Dizem-nos os Sábios que deixaremos de identificar-nos com o nosso corpo — e assim nos libertaremos de uma vez por todas dos sofrimentos que surgem por intermédio dele — apenas quando alcançarmos a experiência direta do Ser real. Assim como agora temos a experiência direta do corpo, devemos ter a experiência direta desse Ser como ele realmente é. Essa ignorância, que nos leva a identificar-nos  com o corpo, é um hábito mental arraigado, engendrado na mente durante longo tempo de ações e pensamentos errôneos. Deles surgiram os vários apegos às coisas. Tais hábitos mentais formam a própria estrutura da mente; e a simples introdução de um pensamento contrário — que é muito fraco, igual a um recém-nascido — fará pouca diferença. A mente fluirá pelos mesmos canais habituais. Continuará sujeita às mesmas atrações e repulsões. E isso acontecerá porque enquanto é possível ao filósofo livresco sentir às vezes que ele não é o seu corpo, não pode, com a mesma facilidade, chegar a sentir que não é a mente. E esta dupla ignorância só terá o fim quando conhecermos o Ser — não teórica mas praticamente, isto é, pela experiência real do Ser.

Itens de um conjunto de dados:

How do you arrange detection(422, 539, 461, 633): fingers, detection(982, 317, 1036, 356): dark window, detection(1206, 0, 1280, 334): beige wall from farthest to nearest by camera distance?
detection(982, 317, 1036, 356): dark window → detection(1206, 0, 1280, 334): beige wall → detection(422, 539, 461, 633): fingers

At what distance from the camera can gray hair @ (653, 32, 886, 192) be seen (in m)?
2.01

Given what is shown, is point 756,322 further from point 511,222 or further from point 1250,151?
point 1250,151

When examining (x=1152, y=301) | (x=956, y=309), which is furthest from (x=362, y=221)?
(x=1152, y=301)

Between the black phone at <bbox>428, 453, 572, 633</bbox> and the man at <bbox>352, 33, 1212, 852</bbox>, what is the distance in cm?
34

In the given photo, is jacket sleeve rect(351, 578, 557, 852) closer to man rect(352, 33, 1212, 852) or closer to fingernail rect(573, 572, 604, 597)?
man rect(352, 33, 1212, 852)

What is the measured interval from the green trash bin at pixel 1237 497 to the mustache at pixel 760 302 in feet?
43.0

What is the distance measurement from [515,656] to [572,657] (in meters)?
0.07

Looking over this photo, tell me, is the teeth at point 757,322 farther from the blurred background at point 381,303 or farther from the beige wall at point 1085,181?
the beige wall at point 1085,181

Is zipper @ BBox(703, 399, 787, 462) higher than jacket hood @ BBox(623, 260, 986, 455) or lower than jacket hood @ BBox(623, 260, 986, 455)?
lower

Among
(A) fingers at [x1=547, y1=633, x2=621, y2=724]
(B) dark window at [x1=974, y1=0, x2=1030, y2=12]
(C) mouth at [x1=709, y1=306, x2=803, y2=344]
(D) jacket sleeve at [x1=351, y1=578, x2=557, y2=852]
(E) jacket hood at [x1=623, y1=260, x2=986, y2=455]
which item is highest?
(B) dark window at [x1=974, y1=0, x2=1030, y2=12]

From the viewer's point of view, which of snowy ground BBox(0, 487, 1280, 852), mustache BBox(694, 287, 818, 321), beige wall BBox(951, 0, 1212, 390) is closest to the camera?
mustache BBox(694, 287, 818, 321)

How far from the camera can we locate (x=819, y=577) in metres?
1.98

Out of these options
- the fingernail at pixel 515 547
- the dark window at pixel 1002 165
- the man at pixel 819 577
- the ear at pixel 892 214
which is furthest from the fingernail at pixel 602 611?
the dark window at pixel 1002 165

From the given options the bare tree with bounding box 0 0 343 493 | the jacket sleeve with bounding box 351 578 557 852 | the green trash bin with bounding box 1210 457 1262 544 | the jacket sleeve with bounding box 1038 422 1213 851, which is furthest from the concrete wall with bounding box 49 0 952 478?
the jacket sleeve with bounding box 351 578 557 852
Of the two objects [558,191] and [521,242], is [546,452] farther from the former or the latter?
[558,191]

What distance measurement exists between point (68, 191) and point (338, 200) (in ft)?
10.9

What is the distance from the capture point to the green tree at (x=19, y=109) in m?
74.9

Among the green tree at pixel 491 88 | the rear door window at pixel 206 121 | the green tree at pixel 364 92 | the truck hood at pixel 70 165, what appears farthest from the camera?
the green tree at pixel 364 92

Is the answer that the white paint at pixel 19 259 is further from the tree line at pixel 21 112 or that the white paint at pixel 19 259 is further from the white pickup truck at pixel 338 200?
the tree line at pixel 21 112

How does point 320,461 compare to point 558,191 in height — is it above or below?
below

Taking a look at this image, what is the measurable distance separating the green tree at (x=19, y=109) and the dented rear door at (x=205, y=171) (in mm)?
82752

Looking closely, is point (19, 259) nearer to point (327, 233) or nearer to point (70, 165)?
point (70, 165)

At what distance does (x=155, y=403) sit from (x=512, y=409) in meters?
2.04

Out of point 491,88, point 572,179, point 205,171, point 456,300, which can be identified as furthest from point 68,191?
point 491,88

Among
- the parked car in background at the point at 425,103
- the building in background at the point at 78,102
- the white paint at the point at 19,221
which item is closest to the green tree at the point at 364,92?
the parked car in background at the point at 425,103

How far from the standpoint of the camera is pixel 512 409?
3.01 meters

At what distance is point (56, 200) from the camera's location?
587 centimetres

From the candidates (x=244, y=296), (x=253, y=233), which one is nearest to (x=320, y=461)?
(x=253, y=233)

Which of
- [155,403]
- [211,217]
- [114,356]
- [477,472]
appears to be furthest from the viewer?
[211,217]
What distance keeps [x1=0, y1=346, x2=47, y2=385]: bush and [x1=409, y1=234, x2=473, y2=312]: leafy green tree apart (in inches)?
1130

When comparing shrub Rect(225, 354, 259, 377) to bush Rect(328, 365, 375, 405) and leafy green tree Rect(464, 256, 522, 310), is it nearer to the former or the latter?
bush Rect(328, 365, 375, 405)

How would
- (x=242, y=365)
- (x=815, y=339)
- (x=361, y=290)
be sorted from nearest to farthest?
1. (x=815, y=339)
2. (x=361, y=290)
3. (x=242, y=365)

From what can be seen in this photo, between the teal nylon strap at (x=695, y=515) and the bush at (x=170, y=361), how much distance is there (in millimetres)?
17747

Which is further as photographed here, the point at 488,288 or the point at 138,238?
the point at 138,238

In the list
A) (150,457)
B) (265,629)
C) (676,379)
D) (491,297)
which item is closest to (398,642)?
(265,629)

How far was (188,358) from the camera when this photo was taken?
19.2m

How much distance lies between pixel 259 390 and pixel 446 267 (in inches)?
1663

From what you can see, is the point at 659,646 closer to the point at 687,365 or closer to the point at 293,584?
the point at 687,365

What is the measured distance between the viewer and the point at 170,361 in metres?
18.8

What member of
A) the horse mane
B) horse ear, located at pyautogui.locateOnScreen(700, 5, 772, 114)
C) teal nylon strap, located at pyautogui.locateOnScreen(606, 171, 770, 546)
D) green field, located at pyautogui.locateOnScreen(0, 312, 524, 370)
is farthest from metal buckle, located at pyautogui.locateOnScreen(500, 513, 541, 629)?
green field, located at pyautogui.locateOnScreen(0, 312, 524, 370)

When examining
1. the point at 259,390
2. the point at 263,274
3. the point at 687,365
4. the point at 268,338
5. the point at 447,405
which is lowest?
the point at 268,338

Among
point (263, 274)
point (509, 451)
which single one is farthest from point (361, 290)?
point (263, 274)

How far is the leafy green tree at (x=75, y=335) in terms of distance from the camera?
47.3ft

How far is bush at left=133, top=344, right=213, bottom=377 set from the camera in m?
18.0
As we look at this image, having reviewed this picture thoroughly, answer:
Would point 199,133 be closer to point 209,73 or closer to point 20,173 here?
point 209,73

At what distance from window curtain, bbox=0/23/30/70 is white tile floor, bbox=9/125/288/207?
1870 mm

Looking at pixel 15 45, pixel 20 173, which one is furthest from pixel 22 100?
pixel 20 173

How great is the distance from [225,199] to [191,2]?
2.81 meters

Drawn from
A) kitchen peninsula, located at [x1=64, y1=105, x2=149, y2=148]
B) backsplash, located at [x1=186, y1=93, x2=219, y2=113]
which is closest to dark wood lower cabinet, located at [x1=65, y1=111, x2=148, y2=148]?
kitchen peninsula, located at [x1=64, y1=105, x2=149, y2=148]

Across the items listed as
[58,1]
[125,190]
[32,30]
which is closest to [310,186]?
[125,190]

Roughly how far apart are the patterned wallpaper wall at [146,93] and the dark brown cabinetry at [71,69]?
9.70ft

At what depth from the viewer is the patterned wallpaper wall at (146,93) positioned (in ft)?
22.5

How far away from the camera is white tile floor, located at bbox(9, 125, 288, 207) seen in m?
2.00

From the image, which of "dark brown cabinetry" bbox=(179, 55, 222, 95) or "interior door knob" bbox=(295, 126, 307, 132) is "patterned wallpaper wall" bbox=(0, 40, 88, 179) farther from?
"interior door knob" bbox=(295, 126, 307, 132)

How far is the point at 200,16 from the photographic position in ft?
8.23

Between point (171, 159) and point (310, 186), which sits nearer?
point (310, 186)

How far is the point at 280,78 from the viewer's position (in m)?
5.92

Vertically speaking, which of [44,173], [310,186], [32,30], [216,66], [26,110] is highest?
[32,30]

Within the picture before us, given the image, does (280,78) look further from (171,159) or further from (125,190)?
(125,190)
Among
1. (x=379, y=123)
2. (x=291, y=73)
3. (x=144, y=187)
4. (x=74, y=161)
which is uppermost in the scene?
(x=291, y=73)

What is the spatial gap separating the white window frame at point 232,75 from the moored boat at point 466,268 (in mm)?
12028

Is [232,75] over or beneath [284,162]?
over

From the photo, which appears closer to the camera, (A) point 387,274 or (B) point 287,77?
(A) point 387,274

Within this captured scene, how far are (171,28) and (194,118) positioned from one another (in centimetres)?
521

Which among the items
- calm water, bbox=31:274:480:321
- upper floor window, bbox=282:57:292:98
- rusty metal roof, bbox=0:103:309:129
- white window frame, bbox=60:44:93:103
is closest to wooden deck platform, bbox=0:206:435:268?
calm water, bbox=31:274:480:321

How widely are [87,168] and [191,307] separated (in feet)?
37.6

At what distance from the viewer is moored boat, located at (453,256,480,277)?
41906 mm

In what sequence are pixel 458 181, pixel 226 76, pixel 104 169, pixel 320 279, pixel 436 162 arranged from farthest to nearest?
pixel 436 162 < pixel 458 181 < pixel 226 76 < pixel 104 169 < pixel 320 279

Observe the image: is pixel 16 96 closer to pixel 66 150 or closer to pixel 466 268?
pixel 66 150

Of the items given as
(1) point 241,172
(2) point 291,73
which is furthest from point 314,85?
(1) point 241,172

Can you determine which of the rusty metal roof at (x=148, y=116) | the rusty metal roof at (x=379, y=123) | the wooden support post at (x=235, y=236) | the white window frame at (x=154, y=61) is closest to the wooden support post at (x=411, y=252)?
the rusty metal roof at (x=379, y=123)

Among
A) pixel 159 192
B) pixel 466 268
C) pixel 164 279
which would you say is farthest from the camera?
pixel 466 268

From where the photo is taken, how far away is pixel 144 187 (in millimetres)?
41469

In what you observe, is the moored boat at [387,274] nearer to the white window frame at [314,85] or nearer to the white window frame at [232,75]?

**Instrução 1**
Resuma em duas frases o texto sobre a identificação com o corpo.
**Instrução 2**
Prossiga com o texto sobre a identificação com o corpo a partir da última frase apresentada.
Os registros são um material independente, sem ligação com o texto de leitura.

**Resposta esperada 1**
Segundo os Sábios, só deixaremos de nos identificar com o corpo, e assim nos libertaremos dos sofrimentos que surgem por meio dele, quando tivermos a experiência direta do Ser real. Essa ignorância é um hábito mental arraigado que um pensamento contrário e fraco pouco altera, e essa dupla ignorância, que inclui não conseguir sentir que não se é a mente, só terá fim com o conhecimento prático do Ser.

**Resposta esperada 2**
Até surgir essa compreensão, não se pode dizer que o filósofo tenha se descartado de sua ignorância. Ela sobrevive com todo rigor. Seu conhecimento filosófico não faz qualquer diferença em seu caráter. De fato, como assinala Ramana Maharshi, o filósofo livresco está até mesmo em piores condições do que os outros homens. Seu coração é assediado por novos apegos — dos quais o iletrado está livre — que não lhe dão tempo para dedicar-se à tarefa de descobrir o Ser real. Muitas vezes não tem nem mesmo consciência da presente necessidade de se prepararem para tal empresa, harmonizando o conteúdo de sua mente e dirigindo suas energias para o Ser, e não para o mundo. Infere-se daí que, quem conhece o Ser apenas por intermédio de livros, não conhece mais do que a gente simples. Por essa razão o Sábio compara o filósofo livresco ao gramofone. Não é melhor do que ninguém pela sua erudição, assim como o gramofone não é melhor pelas coisas que repete.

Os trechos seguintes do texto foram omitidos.